Output every line of the entries from the line containing "In the case" through the last, exactly, with no other content.

(Questions about scene geometry)
++++++++++

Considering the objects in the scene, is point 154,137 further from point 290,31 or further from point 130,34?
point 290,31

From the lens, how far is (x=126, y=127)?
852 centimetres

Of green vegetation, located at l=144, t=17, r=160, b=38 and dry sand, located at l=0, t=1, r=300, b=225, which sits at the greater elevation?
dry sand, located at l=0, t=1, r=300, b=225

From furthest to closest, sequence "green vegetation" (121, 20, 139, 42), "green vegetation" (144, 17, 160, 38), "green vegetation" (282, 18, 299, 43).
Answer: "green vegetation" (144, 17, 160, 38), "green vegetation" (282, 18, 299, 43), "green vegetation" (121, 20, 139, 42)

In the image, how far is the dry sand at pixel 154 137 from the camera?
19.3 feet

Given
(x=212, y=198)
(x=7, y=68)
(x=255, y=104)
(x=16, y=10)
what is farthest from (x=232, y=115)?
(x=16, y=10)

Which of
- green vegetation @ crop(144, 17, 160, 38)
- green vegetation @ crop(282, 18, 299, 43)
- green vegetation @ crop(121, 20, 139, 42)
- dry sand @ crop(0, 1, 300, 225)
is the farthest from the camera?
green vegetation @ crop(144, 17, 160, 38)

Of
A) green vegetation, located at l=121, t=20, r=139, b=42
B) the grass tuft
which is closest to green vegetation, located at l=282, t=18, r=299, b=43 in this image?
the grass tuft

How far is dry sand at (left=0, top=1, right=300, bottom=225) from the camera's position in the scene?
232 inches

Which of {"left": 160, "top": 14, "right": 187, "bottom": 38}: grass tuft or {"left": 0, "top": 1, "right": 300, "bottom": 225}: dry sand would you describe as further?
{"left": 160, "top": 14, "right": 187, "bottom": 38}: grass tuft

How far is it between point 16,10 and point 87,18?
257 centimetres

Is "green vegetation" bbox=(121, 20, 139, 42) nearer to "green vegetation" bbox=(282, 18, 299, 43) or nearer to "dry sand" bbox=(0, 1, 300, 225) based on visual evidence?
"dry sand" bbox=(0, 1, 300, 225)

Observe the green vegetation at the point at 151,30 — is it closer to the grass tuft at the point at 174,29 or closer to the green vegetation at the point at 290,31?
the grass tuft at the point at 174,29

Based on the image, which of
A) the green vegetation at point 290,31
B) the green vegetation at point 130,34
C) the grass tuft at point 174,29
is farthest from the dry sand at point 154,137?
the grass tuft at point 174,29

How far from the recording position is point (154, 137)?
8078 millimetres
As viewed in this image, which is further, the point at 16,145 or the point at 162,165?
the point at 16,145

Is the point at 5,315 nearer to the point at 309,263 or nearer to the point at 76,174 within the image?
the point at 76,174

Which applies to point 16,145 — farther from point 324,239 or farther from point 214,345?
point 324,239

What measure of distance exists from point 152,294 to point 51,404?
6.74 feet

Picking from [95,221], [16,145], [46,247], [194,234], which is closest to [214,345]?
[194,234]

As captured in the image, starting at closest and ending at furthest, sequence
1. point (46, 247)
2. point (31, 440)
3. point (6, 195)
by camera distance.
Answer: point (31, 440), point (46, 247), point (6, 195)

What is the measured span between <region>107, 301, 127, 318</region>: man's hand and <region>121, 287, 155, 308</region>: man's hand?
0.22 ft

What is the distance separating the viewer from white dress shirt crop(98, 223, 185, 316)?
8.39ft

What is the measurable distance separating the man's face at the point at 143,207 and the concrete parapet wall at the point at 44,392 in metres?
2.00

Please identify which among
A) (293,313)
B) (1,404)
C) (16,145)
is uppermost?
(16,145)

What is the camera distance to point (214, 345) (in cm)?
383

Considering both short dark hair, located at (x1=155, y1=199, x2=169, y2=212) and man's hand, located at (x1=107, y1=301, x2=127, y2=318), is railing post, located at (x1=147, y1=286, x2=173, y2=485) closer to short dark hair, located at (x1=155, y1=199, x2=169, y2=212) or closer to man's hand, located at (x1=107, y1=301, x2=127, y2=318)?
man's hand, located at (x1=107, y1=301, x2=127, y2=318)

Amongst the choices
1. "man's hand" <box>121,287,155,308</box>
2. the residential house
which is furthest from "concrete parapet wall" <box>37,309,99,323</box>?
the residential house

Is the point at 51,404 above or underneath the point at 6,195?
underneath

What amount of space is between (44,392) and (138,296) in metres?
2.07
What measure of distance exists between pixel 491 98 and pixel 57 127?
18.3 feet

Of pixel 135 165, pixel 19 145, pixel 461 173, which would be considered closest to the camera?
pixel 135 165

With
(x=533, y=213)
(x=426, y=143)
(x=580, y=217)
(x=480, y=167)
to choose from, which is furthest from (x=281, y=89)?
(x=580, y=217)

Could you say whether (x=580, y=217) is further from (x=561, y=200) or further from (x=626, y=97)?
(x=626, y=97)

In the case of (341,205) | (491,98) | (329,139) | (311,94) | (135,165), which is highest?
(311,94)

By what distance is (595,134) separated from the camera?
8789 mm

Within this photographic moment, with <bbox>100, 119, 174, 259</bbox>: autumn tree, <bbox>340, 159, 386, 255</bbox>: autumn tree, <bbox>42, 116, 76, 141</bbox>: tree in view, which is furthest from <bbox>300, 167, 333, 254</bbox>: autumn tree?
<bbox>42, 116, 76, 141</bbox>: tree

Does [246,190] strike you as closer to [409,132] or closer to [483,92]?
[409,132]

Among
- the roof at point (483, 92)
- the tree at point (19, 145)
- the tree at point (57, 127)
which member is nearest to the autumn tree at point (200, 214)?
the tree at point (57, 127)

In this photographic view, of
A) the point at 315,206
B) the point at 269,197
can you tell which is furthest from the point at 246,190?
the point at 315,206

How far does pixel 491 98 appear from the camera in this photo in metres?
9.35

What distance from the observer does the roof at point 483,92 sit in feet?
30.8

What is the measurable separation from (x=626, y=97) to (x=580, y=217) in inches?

++++++++++

• Final result
In the case of (341,205) | (491,98) | (329,139) | (311,94) | (135,165), which is highest?
(311,94)

By what distance is (595,134) separated from the camera?
8789 mm

Within this photographic moment, with <bbox>100, 119, 174, 259</bbox>: autumn tree, <bbox>340, 159, 386, 255</bbox>: autumn tree, <bbox>42, 116, 76, 141</bbox>: tree in view, which is furthest from <bbox>300, 167, 333, 254</bbox>: autumn tree?
<bbox>42, 116, 76, 141</bbox>: tree

Does [246,190] strike you as closer to [409,132] or closer to [483,92]?
[409,132]

Among
- the roof at point (483, 92)
- the tree at point (19, 145)
- the tree at point (57, 127)
which member is nearest to the autumn tree at point (200, 214)?
the tree at point (57, 127)

In this photographic view, of
A) the point at 315,206
B) the point at 269,197
can you tell which is furthest from the point at 246,190?
the point at 315,206

How far does pixel 491 98 appear from the camera in this photo in metres?
9.35

What distance from the observer does the roof at point 483,92 sit in feet?
30.8

What is the measurable separation from (x=626, y=97) to (x=580, y=217) in inches?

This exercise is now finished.